About Forgiveness

We are doing a Lenten study on the topic of forgiveness at church. I participated the first week, when we were talking about the parable of the prodigal son. The conversation was fairly routine, even a little boring, until one of the participants commented on the fact that the son seemed truly sorry.

"Why does that matter?" asked T, who hadn't spoken at all up to this point. "Should we base our decision to forgive on whether the person is sorry or not?"

This is one of the reasons I love her--she'll seem so quiet and reserved, but it's only because she's saving her words for when they matter. At this point, they mattered.

I looked around the room. When I'd left the church a few years back, it was some of these same people who had hurt me so deeply I was sure I wouldn't be able to come back. I thought, too, about one of the couples there, whose son had recently made a re-appearance. About another woman at our church, not present, whose daughter was finally sober, and back with her--but we'd seen the cycle before, and all of us were holding our breath. I thought about my friend, recently out of prison. I thought about my own daughter, who is sometimes truly, to-the-depth-of-her-heart sorry, and sometimes just saying sorry because she knows it's the right thing to do. I thought about the new information my family was processing about the truck that killed my cousin last year--turns out it had faulty brakes, had been improperly inspected, and that the driver was driving above the speed limit at the time of the accident.
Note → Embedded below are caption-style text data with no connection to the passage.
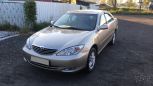  Toyota Camry 2003 , 475000 , 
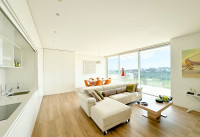 Bestaande woningen - Appartementen - Las Colinas Golf - Las Colinas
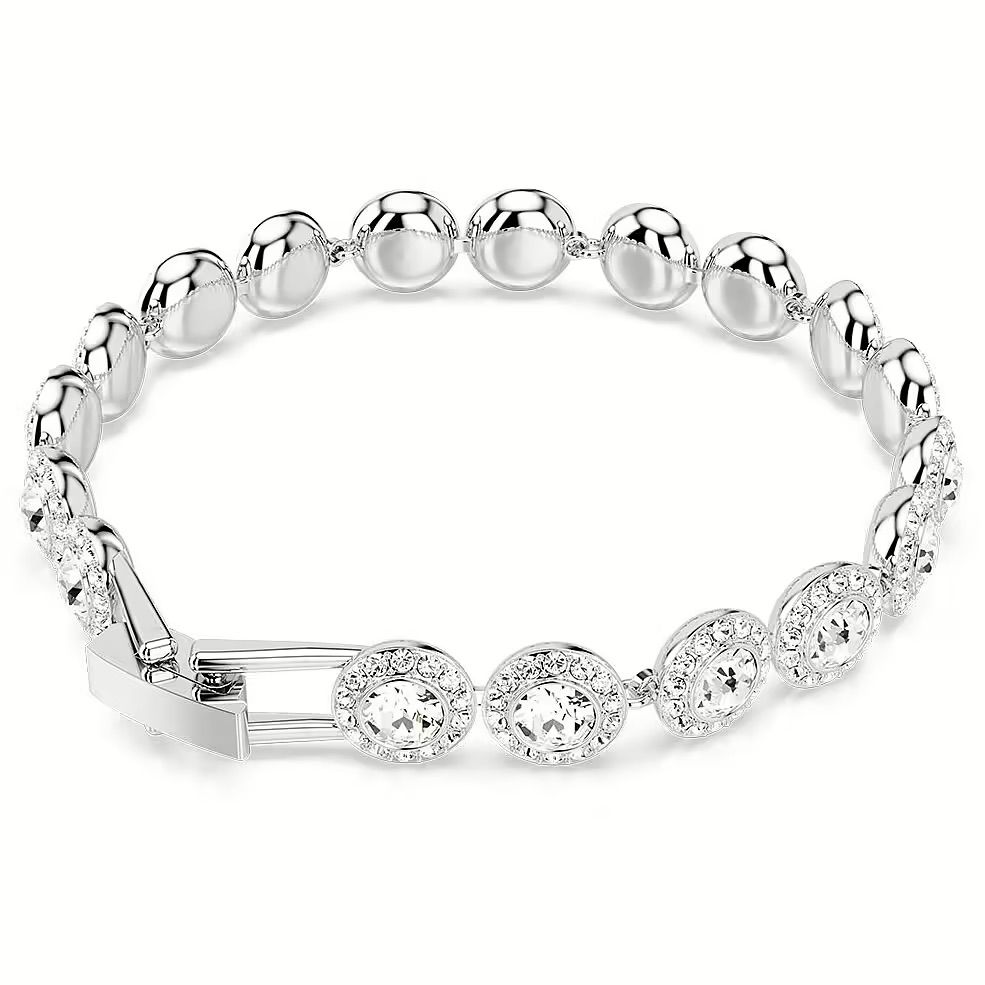 Bracciale ANGELIC Swarovski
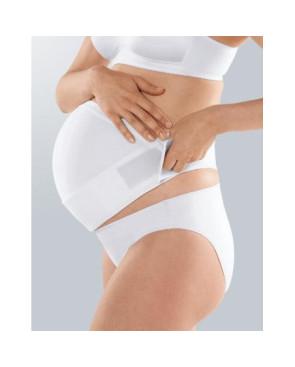  Ceinture De Maternité ANITA 1700 mise en place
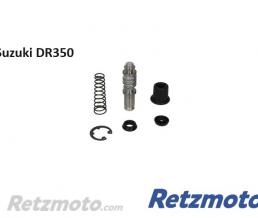 NISSIN Kit reparation maitre cylindre frein av Suzuki DR350/400(oem 69600-38810)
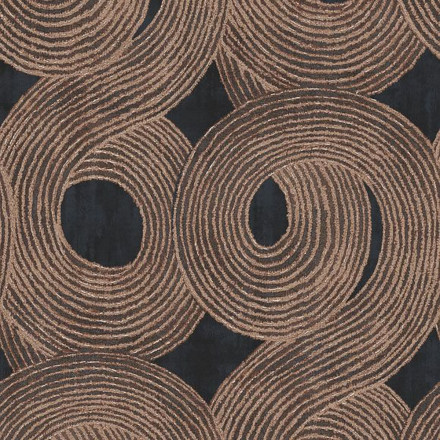 Обои Khroma Tribute, TRI201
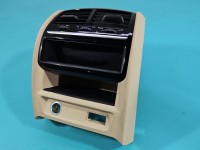 Kratka nawiewu BMW G30 9357865 EUROPA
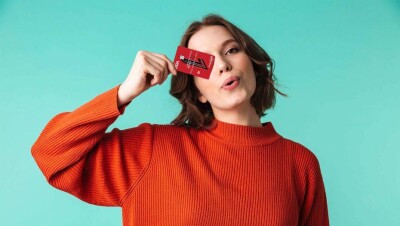  Кэш или безнал? Насколько вы продвинутый пользователь банковских карт? Тест 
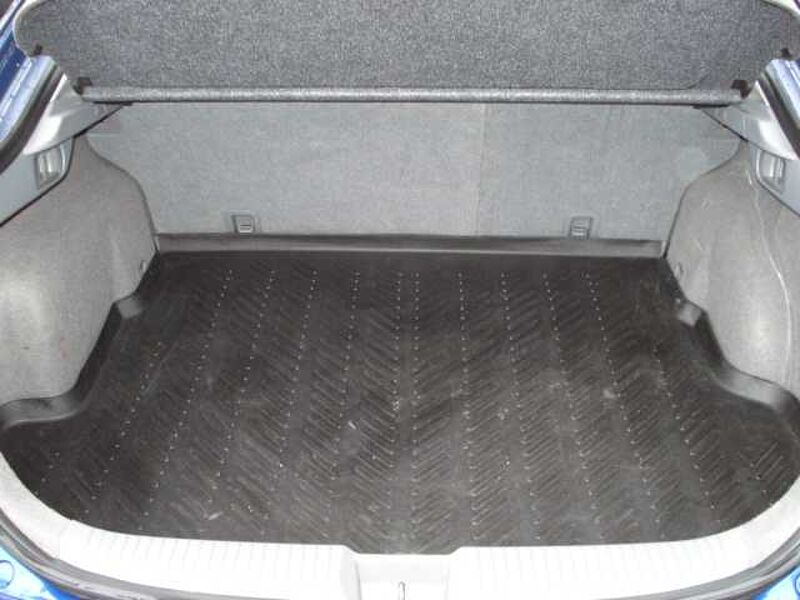 Mazda 6 Sport 2.0 CD Exclusive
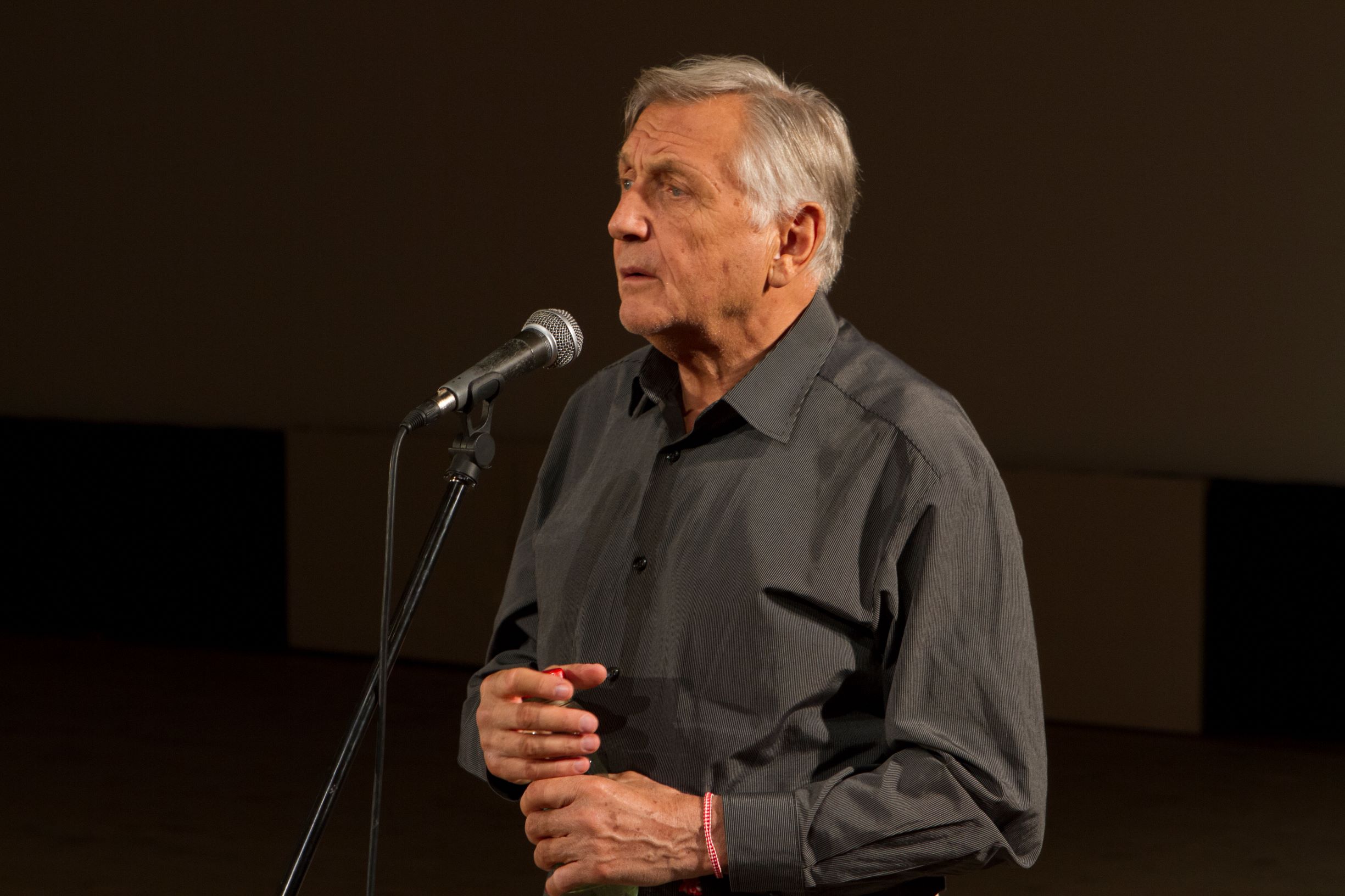 ������, ���� ������!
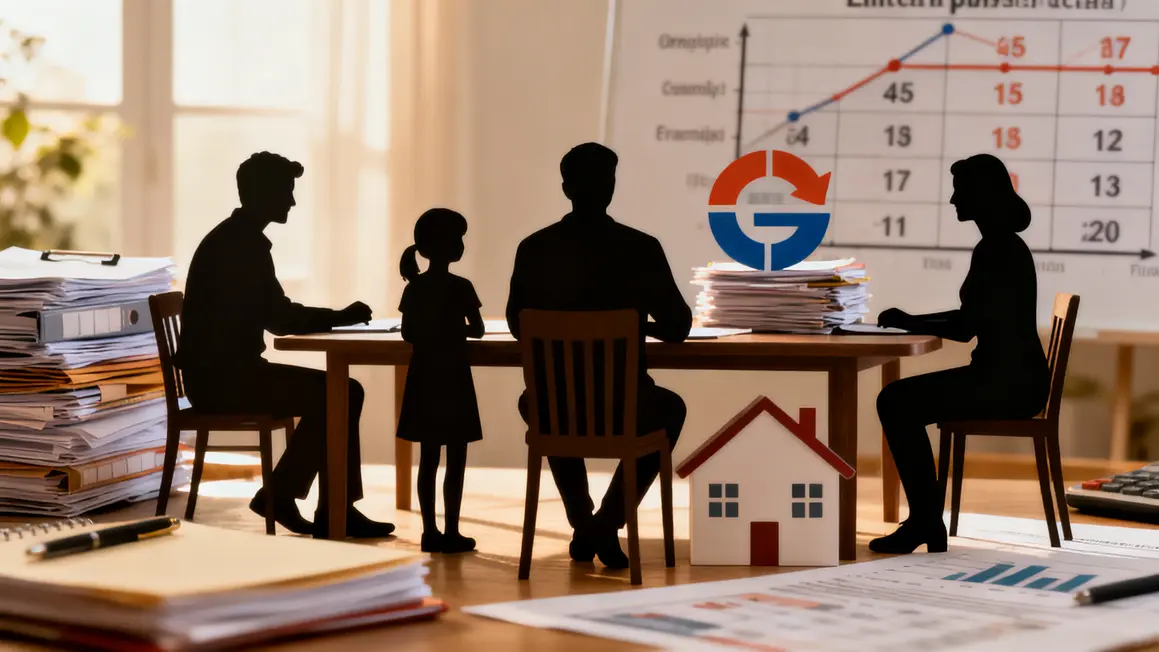 famille cohesion transmission entreprise et patrimoine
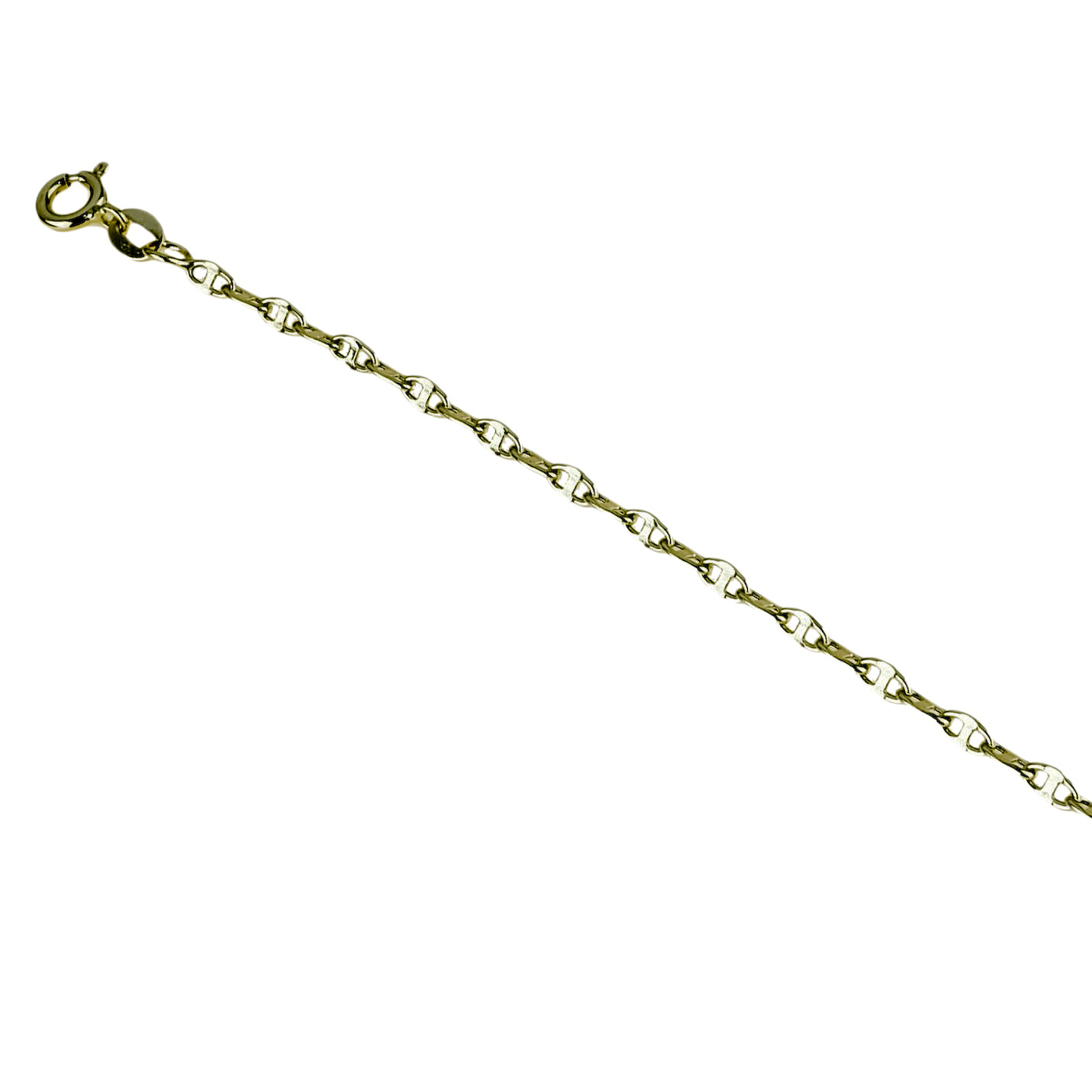 bracciale-catena-vuoto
I thought, too, of S's biological family and other abusers, how I really, truly don't know if I can ever feel any inkling of forgiveness.

This week the social worker who saved my daughter's life sent me a note about another family who sued the county for not responding to CPS calls--and won. "Sound familiar?" he wrote, and asked if I'd ever consider suing.

Probably not, I said, but there is a part of me that feels like someone ought to pay.

Tonight I decided to scroll through posts on facebook--a last ditch effort to hold onto spring break for just one more night. Several people had posted that Fred Phelps, the infamous minister who became famous for picketing Matthew Shepherd's funeral and never let up, was on his death bed, with many different details about the events that put him there. I tried to find some confirmation, and found an article on Minnesota Public Radio that is likely as accurate as anything can be. His son, Nathan, who left the church, sent an e-mail to a Kansas newspaper indicating his father had been voted out of the church and forced to move out of his home, and he was no longer eating. Another son later apparently confirmed this account. Of course, church members refused to comment.

Regardless of the facts, the reality is this: this man who has caused so many people so much pain is about to die. And there are a lot of angry people out there, including some of my facebook friends, who would like to picket his funeral.

In the midst of posted rumors, cut-and-pasted notes from Nathan Phelps' facebook page, etc., I found an article on a blog called The Gay Christian that a friend had posted: http://thegaychristian.com/fred-phelps-lets-picket-funeral-love/

Here is my favorite paragraph: "My final prayer is that people do show up to his funeral as a show of pageantry. I hope they show up with large, decorated signs and billboards. I hope they line the streets leading to the funeral home, and I hope that they make sure they are seen. Finally, I hope every one of those billboards and signs read, “We forgive you.”

Well, admittedly, I'm not there yet. I can't imagine forgiving this man--whether I were his son, or one of the granddaughters who recently left the church, or one of the family members of the dead whose funerals were picketed. But I'd like to be at that picket line nonetheless--just because sometimes we have to do something audacious that represents how we hope to feel, even if we don't feel it yet.

Being at that picket line with an "I forgive you" sign would be like my daughter, when she says she's sorry even if she isn't--I could get mad at her, tell her to wait until she really feels it, or take it for what it is, a flawed attempt at feeling something she knows she ought to feel, but doesn't, not yet.

Being at that picket line would be like opening the door to a prodigal daughter, again and again, as my friend has done--always believing that this time, maybe it will stick, maybe she'll stay sober and connected.

Being on that picket line would be like getting out of prison and being able to show up at church again. It would be like saying, "Thanks for sharing your concern" to the guidance counselor who condescendingly tells you she hopes you are planning to stick around awhile and understand the importance of providing your children with stability--and, when your daughter wants to talk with her each week, saying yes, of course.

Being on that picket line would be like forgiving everyone who has ever told me they would pray for me--meaning that they would be praying I might become straight--and everyone who's ever jeered or yelled things out their windows or called me a dyke, to my face or behind my back.

It would be a radical act--and even if I can't be there, I hope others will be, and that even if they don't feel forgiveness, they'll offer it, over and over, until, someday, maybe they will.